MURRAY – After two failed attempts to relocate the group home for boys it currently operates on Back Street, StepStone Family and Youth Services is hoping “the third time’s the charm.” The company is now looking at a property on Rockwood Road in Elm Grove and has scheduled a public meeting on the proposed relocation Monday, Oct. 16.

After the purchase of a home on Dogwood Drive fell through earlier this summer, StepStone pursued a property located on Enix Drive, in the Southwest Villa subdivision. On July 28, the company held a public meeting regarding the planned relocation at its regional office in Benton, Kentucky.

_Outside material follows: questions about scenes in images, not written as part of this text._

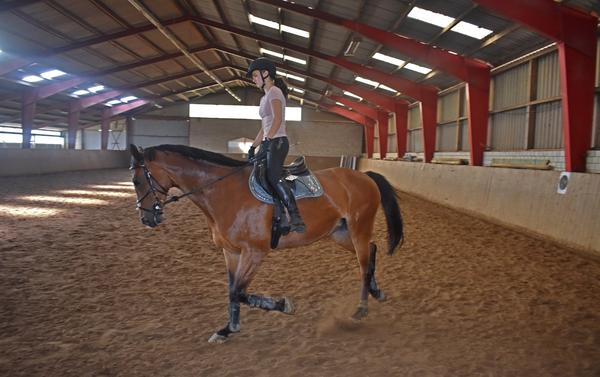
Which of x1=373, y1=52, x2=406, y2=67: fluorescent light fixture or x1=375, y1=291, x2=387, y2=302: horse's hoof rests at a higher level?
A: x1=373, y1=52, x2=406, y2=67: fluorescent light fixture

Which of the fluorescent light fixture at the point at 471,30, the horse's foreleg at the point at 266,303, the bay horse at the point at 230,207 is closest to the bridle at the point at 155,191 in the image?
the bay horse at the point at 230,207

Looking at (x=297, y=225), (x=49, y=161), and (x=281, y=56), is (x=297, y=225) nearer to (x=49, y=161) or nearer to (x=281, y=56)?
(x=281, y=56)

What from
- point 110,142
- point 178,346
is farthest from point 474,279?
point 110,142

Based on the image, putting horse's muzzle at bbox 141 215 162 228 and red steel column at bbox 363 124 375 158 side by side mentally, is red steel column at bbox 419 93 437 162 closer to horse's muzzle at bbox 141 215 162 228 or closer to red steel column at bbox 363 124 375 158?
red steel column at bbox 363 124 375 158

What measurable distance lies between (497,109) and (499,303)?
10.6 metres

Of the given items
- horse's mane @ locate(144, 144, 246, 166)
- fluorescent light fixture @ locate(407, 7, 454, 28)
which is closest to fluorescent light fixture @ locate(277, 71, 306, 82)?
fluorescent light fixture @ locate(407, 7, 454, 28)

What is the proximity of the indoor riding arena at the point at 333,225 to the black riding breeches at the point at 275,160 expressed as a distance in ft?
0.09

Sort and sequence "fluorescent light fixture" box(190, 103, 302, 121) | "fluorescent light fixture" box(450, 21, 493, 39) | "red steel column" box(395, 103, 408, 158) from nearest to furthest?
"fluorescent light fixture" box(450, 21, 493, 39)
"red steel column" box(395, 103, 408, 158)
"fluorescent light fixture" box(190, 103, 302, 121)

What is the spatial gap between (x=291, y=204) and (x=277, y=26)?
13418 millimetres

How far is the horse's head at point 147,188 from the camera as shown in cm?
373

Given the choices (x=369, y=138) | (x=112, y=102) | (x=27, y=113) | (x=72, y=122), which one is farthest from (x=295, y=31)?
(x=112, y=102)

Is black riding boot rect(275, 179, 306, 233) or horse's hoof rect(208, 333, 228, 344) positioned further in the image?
black riding boot rect(275, 179, 306, 233)

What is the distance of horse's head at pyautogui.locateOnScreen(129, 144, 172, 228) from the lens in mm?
3730

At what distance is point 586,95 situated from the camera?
8.21 meters
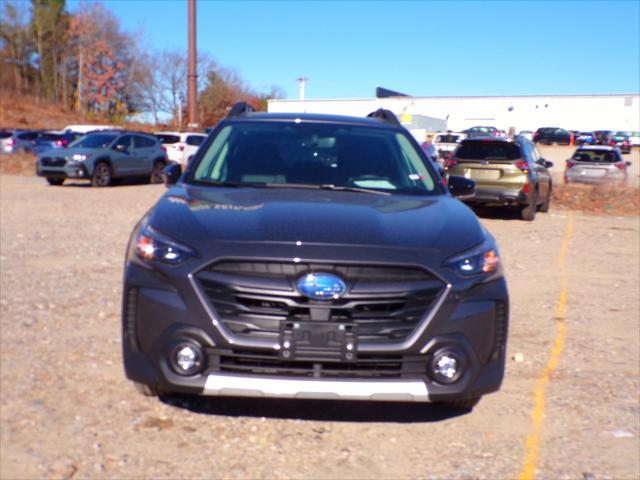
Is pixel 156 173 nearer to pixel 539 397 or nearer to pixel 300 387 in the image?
pixel 539 397

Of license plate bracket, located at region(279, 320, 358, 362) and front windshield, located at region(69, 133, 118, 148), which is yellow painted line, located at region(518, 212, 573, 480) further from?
front windshield, located at region(69, 133, 118, 148)

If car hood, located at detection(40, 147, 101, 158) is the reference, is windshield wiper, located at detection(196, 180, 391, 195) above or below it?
above

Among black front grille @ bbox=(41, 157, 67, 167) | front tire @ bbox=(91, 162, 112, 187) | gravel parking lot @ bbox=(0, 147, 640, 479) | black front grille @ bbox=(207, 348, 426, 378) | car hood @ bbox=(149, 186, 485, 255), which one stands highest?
car hood @ bbox=(149, 186, 485, 255)

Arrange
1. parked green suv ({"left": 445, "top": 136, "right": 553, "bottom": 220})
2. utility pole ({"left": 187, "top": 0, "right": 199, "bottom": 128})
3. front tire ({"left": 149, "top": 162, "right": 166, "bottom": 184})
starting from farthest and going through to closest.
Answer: utility pole ({"left": 187, "top": 0, "right": 199, "bottom": 128}) < front tire ({"left": 149, "top": 162, "right": 166, "bottom": 184}) < parked green suv ({"left": 445, "top": 136, "right": 553, "bottom": 220})

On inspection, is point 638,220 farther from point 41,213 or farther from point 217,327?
point 217,327

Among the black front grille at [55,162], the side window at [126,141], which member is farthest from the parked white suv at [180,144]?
the black front grille at [55,162]

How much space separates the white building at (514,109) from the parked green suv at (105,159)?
3.97m

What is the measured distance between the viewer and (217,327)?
141 inches

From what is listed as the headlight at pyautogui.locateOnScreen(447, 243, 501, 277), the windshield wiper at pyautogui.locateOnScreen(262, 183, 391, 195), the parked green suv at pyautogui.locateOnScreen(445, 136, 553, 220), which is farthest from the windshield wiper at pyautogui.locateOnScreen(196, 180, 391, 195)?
the parked green suv at pyautogui.locateOnScreen(445, 136, 553, 220)

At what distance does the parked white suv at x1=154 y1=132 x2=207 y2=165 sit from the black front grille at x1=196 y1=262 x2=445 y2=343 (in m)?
23.0

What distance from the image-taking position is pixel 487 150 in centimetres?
1542

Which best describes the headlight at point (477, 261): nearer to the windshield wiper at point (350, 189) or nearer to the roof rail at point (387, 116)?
the windshield wiper at point (350, 189)

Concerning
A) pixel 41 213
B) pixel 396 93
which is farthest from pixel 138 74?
pixel 41 213

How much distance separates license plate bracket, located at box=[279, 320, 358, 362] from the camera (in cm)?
357
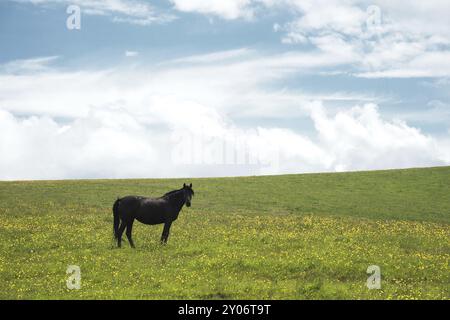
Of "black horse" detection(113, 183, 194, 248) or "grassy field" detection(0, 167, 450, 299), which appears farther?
"black horse" detection(113, 183, 194, 248)

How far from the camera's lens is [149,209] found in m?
24.6

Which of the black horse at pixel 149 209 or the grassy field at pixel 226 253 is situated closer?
the grassy field at pixel 226 253

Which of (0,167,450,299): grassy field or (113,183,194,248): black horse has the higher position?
(113,183,194,248): black horse

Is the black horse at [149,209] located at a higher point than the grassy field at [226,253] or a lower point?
higher

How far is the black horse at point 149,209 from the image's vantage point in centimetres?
2430

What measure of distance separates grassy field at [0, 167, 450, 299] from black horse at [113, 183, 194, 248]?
108 cm

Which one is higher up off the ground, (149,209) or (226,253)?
(149,209)

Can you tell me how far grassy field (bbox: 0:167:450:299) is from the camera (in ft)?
54.4

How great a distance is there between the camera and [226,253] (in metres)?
21.9

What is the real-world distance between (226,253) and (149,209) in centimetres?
515

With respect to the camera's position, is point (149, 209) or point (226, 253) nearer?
point (226, 253)

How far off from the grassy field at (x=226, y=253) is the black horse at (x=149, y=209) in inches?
42.3

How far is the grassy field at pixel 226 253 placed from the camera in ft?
54.4
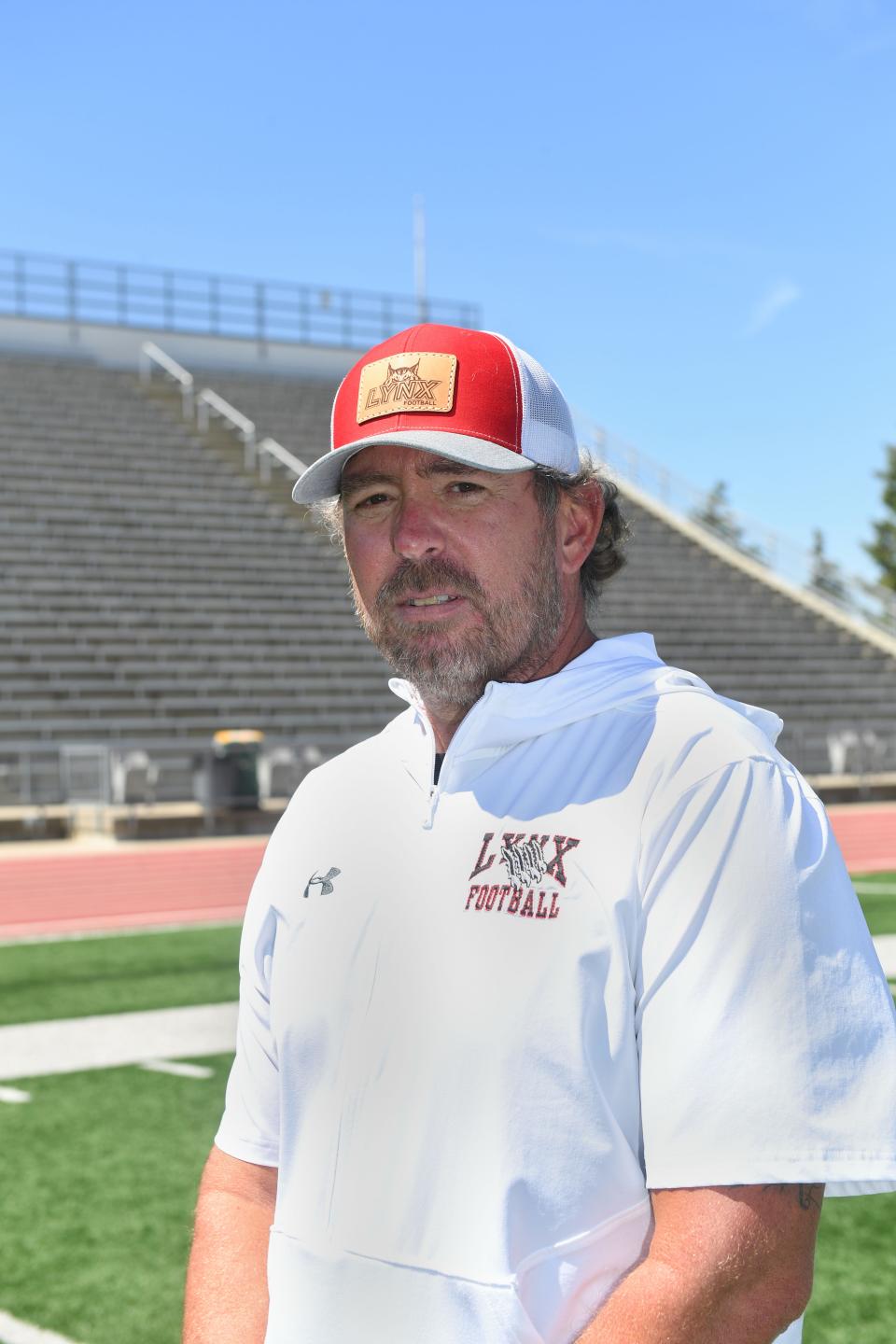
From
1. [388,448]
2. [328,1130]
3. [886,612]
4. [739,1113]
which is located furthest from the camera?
[886,612]

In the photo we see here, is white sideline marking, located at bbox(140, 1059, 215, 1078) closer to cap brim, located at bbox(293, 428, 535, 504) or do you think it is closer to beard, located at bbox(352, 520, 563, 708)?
beard, located at bbox(352, 520, 563, 708)

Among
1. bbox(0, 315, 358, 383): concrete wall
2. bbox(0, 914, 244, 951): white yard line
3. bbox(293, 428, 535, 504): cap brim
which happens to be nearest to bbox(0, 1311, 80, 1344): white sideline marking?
bbox(293, 428, 535, 504): cap brim

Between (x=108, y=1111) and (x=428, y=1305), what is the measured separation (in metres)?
4.93

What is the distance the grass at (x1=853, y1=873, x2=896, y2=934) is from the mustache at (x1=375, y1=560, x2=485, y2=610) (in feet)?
26.6

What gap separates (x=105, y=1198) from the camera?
16.4ft

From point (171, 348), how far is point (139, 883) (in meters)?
22.9

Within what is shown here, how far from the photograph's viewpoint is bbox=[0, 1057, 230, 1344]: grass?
4132 millimetres

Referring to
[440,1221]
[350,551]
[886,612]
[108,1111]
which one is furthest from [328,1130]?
[886,612]

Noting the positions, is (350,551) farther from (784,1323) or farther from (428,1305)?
(784,1323)

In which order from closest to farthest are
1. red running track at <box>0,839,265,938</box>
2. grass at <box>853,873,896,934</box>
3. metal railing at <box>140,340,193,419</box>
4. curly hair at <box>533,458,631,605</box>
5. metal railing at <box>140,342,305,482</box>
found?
curly hair at <box>533,458,631,605</box>, grass at <box>853,873,896,934</box>, red running track at <box>0,839,265,938</box>, metal railing at <box>140,342,305,482</box>, metal railing at <box>140,340,193,419</box>

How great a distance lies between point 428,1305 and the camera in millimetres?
1466

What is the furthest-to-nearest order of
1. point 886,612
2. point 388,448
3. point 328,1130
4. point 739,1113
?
point 886,612 → point 388,448 → point 328,1130 → point 739,1113

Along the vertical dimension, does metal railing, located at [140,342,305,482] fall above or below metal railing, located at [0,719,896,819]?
above

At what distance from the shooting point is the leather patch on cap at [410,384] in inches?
66.9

Approximately 70 subdivision residents made the 27-mile trek to voice their opposition to the move. 

During that meeting, Calloway County Judge-Executive Kenny Imes called the company’s decision to hold the meeting in Benton on a Friday afternoon with only 10 days’ notice an insult, and he advised those in attendance that he made an offer, in writing, to let the company hold the meeting at the Calloway County Fiscal Court building; the company, however, rejected that offer. In contrast, Monday’s meeting will take place in the fiscal courtroom, at 201 South Fourth St., at 5:30 p.m.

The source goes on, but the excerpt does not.